(Extracted information begins)
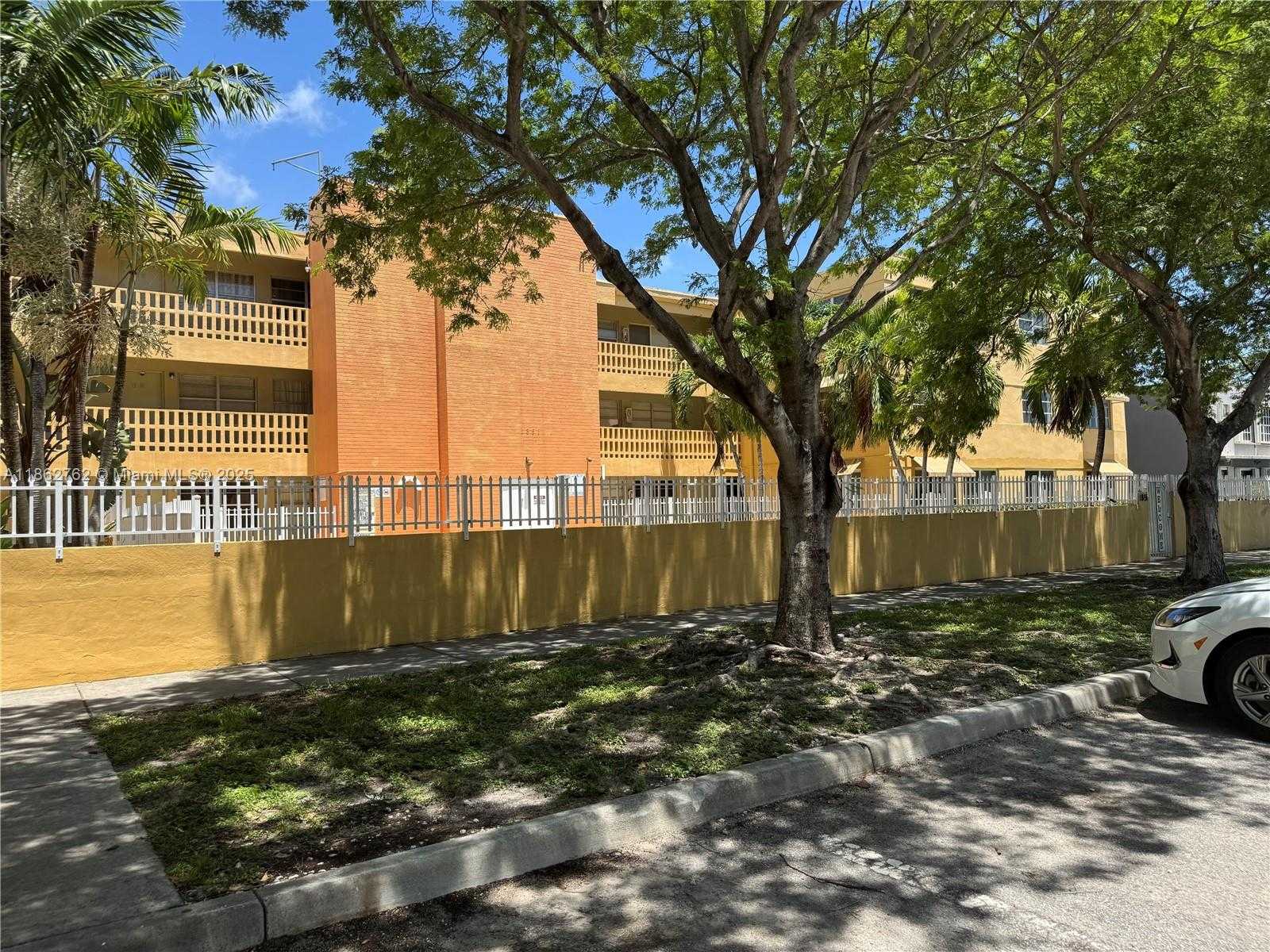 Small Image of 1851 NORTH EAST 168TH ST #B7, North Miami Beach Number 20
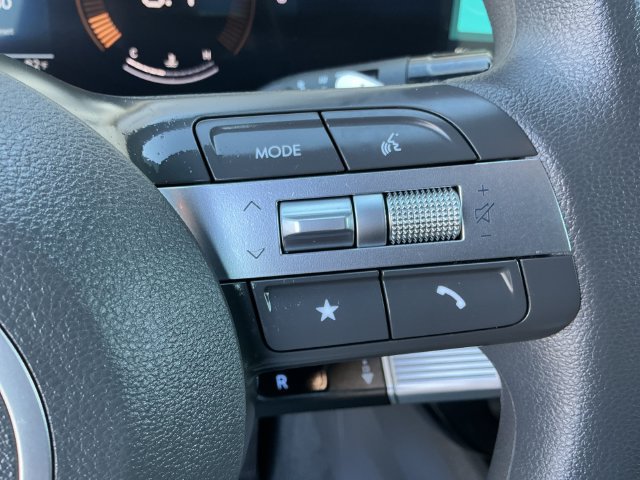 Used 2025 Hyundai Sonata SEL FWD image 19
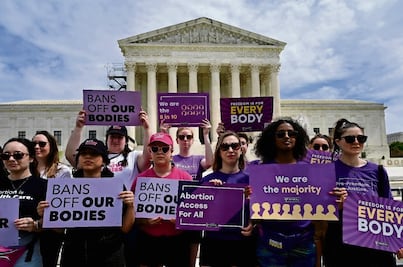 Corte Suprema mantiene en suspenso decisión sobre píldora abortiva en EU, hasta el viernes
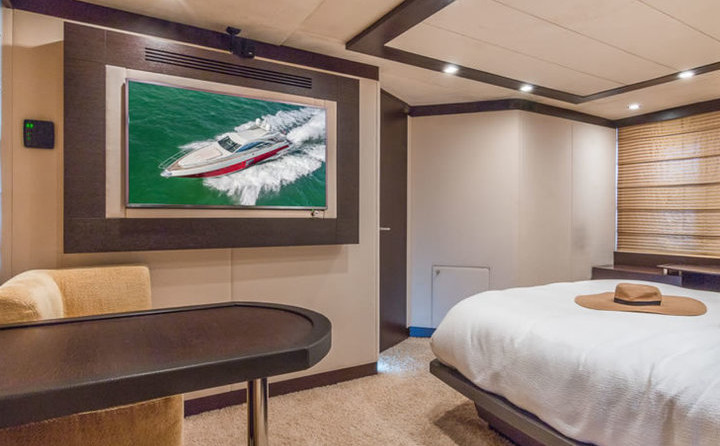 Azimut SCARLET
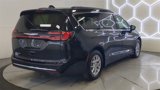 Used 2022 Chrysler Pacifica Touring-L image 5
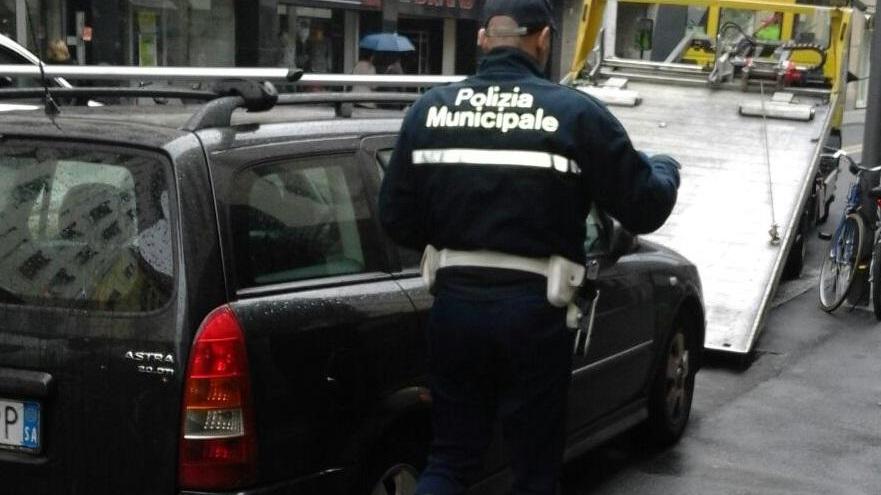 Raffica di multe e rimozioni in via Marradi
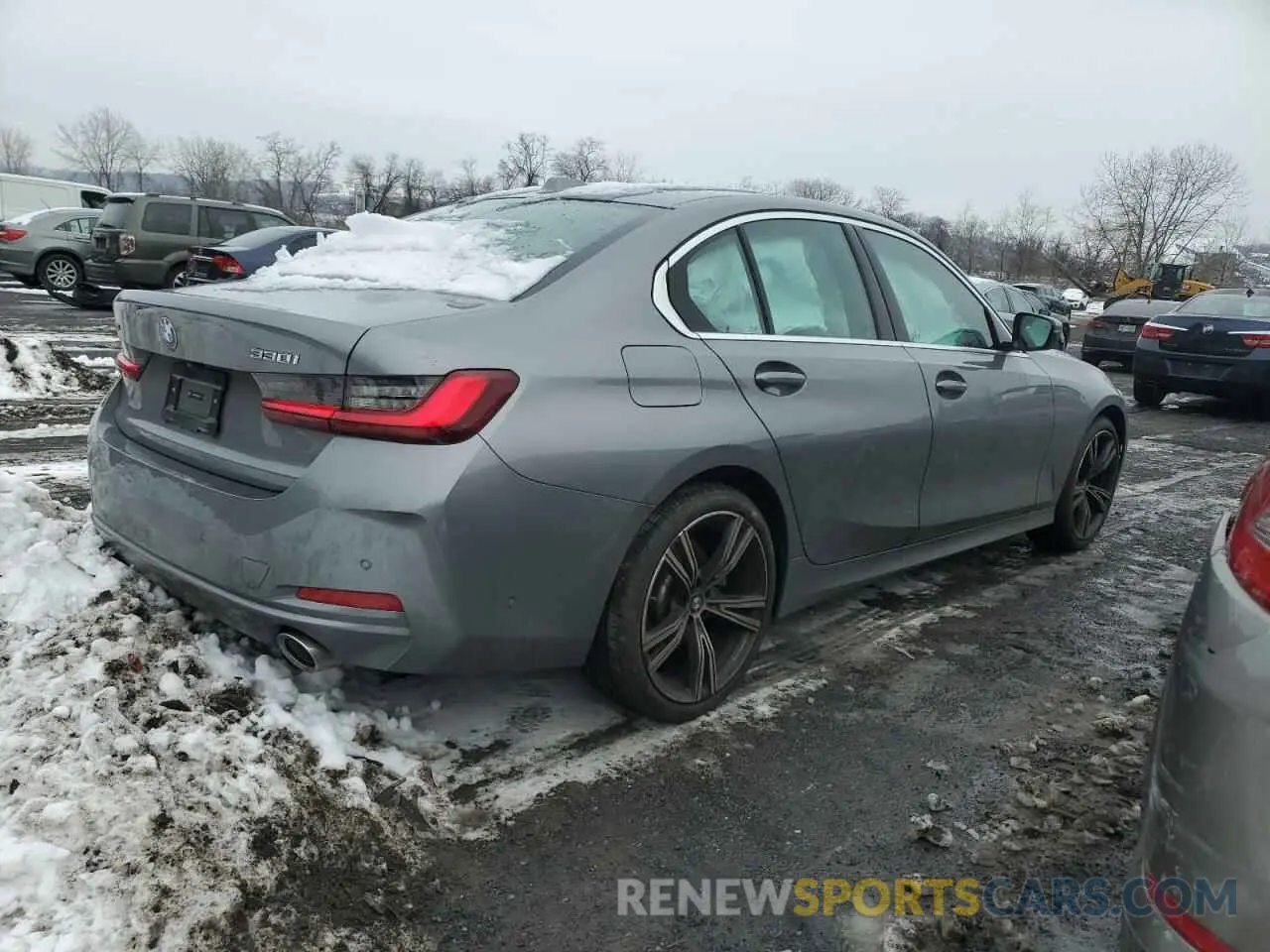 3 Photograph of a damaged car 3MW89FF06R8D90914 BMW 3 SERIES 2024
(Extracted information ends)
__Aim of the task__.
Reproduce the text of each of the entries above word for word, leaving out the pictures.

__Problem solution__.
 Small Image of 1851 NORTH EAST 168TH ST #B7, North Miami Beach Number 20
 Used 2025 Hyundai Sonata SEL FWD image 19
 Corte Suprema mantiene en suspenso decisión sobre píldora abortiva en EU, hasta el viernes
 Azimut SCARLET
 Used 2022 Chrysler Pacifica Touring-L image 5
 Raffica di multe e rimozioni in via Marradi
 3 Photograph of a damaged car 3MW89FF06R8D90914 BMW 3 SERIES 2024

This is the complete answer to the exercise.